» What to do
a – Could you transcribe everything in the mutual information post from "I am defining" down to "and is reversible."?
b – Can you rewrite the paragraph of the mutual information post that begins "I am looking at a real-value random variable" as a short list that keeps its main facts?

» Selected excerpt
##############################

I am looking at a real-value random variable $A$ that is defined as
\begin{equation} A = \mu_A.x+n_A \end{equation}
where $n_A\sim\mathcal{N}(0,\sigma_A^2)$. Also $\mu_A = \frac{\sigma_A^2}{2}$ and $x\in[+1,-1]$ with equal probability i-e $P(X=-1)=P(X=1)=1/2$.
I am defining $I_A$ (mutual information) as
\begin{equation} I_A = 1-{\int_{-\infty}^{+\infty} \frac{e^{-((\xi-(\sigma_A^2/2).x)^2)/2\sigma_A^2}}{\sqrt{2\pi}\sigma_A}\log [1+e^\xi]d\xi} \tag{*} \end{equation}
where $0\leq I_A \leq 1$. For abbreviation I define
\begin{equation} J(\sigma) := I_A(\sigma_A=\sigma) \tag{**} \end{equation}
$J(\cdot)$ is monotonically increasing in $\sigma =2/\sigma_n$ and is reversible.

##############################

» Data extract

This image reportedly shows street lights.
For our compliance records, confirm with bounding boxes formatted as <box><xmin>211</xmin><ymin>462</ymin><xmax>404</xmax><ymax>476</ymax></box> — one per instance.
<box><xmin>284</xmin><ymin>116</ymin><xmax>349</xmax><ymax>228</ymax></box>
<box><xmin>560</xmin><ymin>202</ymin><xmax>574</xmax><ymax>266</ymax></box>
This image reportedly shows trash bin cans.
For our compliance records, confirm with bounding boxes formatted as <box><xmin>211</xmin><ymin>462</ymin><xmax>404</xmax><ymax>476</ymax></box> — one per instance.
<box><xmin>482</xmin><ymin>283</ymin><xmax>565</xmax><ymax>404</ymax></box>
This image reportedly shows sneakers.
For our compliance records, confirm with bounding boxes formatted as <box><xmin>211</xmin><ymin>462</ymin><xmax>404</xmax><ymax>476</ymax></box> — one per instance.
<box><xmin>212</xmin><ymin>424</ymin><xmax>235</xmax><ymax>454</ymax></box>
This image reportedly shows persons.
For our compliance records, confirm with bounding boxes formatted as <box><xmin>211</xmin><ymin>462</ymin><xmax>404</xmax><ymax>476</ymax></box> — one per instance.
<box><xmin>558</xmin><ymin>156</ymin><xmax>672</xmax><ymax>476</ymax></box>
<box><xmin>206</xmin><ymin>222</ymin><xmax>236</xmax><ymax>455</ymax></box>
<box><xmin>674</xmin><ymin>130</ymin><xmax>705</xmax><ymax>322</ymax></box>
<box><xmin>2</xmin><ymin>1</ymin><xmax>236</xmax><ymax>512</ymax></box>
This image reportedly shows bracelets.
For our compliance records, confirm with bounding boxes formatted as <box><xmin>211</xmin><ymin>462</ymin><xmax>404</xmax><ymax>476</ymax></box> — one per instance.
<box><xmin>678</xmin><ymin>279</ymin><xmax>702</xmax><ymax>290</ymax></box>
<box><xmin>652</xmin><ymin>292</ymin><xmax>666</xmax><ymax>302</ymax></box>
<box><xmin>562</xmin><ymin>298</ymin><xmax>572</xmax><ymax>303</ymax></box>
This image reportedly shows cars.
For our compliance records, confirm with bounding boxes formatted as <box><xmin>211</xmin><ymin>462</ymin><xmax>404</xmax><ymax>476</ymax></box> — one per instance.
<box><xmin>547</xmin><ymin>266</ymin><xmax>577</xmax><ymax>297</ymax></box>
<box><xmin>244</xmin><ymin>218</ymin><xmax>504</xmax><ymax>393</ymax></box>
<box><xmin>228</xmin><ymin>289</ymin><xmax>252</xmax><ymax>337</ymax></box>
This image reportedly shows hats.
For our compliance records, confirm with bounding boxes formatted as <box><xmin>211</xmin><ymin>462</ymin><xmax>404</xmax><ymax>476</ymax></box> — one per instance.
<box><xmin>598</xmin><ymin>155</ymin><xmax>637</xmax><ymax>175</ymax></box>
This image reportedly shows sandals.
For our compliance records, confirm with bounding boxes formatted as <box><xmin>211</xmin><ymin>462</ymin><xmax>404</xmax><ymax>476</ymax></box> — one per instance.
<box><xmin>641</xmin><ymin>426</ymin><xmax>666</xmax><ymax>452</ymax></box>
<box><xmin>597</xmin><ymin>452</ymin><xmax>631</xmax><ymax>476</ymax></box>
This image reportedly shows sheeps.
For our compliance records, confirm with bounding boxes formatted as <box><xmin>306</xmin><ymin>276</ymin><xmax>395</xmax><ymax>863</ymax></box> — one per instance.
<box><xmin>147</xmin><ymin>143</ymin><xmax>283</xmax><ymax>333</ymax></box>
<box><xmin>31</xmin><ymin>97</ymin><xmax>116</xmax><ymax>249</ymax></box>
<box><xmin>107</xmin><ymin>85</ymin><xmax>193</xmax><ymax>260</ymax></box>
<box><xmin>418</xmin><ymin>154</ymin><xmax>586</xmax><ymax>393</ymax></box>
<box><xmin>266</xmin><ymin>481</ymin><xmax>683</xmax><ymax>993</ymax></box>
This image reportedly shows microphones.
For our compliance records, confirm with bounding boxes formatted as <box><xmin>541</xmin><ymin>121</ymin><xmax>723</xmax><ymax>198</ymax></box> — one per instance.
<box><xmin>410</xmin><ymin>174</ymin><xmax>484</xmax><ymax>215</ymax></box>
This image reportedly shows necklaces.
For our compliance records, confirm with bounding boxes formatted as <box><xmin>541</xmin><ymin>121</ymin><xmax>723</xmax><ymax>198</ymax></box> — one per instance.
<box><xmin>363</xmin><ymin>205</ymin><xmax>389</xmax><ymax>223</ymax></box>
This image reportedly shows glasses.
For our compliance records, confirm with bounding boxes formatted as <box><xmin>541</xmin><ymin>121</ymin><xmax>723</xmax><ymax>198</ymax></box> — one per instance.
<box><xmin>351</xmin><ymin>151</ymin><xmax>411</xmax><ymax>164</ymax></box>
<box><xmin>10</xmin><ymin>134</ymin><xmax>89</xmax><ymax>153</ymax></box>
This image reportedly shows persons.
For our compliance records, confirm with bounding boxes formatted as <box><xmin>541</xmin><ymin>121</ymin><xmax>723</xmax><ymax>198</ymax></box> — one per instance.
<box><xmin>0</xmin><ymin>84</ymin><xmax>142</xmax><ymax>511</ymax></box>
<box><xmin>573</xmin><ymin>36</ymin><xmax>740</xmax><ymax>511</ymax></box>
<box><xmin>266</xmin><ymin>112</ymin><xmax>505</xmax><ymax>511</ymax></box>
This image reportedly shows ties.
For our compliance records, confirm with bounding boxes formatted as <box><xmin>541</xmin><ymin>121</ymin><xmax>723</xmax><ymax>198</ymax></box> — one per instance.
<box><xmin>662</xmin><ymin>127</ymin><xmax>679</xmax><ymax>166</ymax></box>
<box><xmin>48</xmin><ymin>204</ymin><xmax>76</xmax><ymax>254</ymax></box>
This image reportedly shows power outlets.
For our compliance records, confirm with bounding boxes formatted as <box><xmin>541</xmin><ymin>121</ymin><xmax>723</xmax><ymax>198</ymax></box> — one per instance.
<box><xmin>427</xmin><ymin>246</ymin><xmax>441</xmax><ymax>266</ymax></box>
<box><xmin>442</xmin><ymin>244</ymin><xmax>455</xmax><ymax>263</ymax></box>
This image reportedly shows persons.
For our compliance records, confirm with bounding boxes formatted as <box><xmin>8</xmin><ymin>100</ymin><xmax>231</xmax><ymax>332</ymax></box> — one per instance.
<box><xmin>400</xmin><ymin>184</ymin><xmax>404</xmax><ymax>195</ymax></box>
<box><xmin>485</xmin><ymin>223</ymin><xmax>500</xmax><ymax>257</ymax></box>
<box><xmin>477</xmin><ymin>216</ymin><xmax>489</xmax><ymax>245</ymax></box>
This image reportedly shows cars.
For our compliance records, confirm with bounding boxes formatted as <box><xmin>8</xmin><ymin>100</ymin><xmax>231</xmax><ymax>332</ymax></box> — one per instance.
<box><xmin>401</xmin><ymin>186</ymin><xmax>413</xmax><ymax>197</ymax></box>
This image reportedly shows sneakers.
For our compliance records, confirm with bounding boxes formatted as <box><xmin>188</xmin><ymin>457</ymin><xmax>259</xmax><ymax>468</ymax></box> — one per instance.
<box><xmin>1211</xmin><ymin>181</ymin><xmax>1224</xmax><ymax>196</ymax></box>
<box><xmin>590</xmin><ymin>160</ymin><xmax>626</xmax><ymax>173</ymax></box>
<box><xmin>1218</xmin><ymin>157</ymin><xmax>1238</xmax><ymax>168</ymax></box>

##############################

» Answers provided
a –
I am defining $I_A$ (mutual information) as
\begin{equation} I_A = 1-{\int_{-\infty}^{+\infty} \frac{e^{-((\xi-(\sigma_A^2/2).x)^2)/2\sigma_A^2}}{\sqrt{2\pi}\sigma_A}\log [1+e^\xi]d\xi} \tag{*} \end{equation}
where $0\leq I_A \leq 1$. For abbreviation I define
\begin{equation} J(\sigma) := I_A(\sigma_A=\sigma) \tag{**} \end{equation}
$J(\cdot)$ is monotonically increasing in $\sigma =2/\sigma_n$ and is reversible.

b –
- $A$ is a real-valued random variable defined as $A = \mu_A x + n_A$.
- The noise $n_A$ follows $\mathcal{N}(0,\sigma_A^2)$.
- The mean is $\mu_A = \sigma_A^2/2$.
- $x$ takes the values $+1$ and $-1$ with equal probability: $P(X=-1)=P(X=1)=1/2$.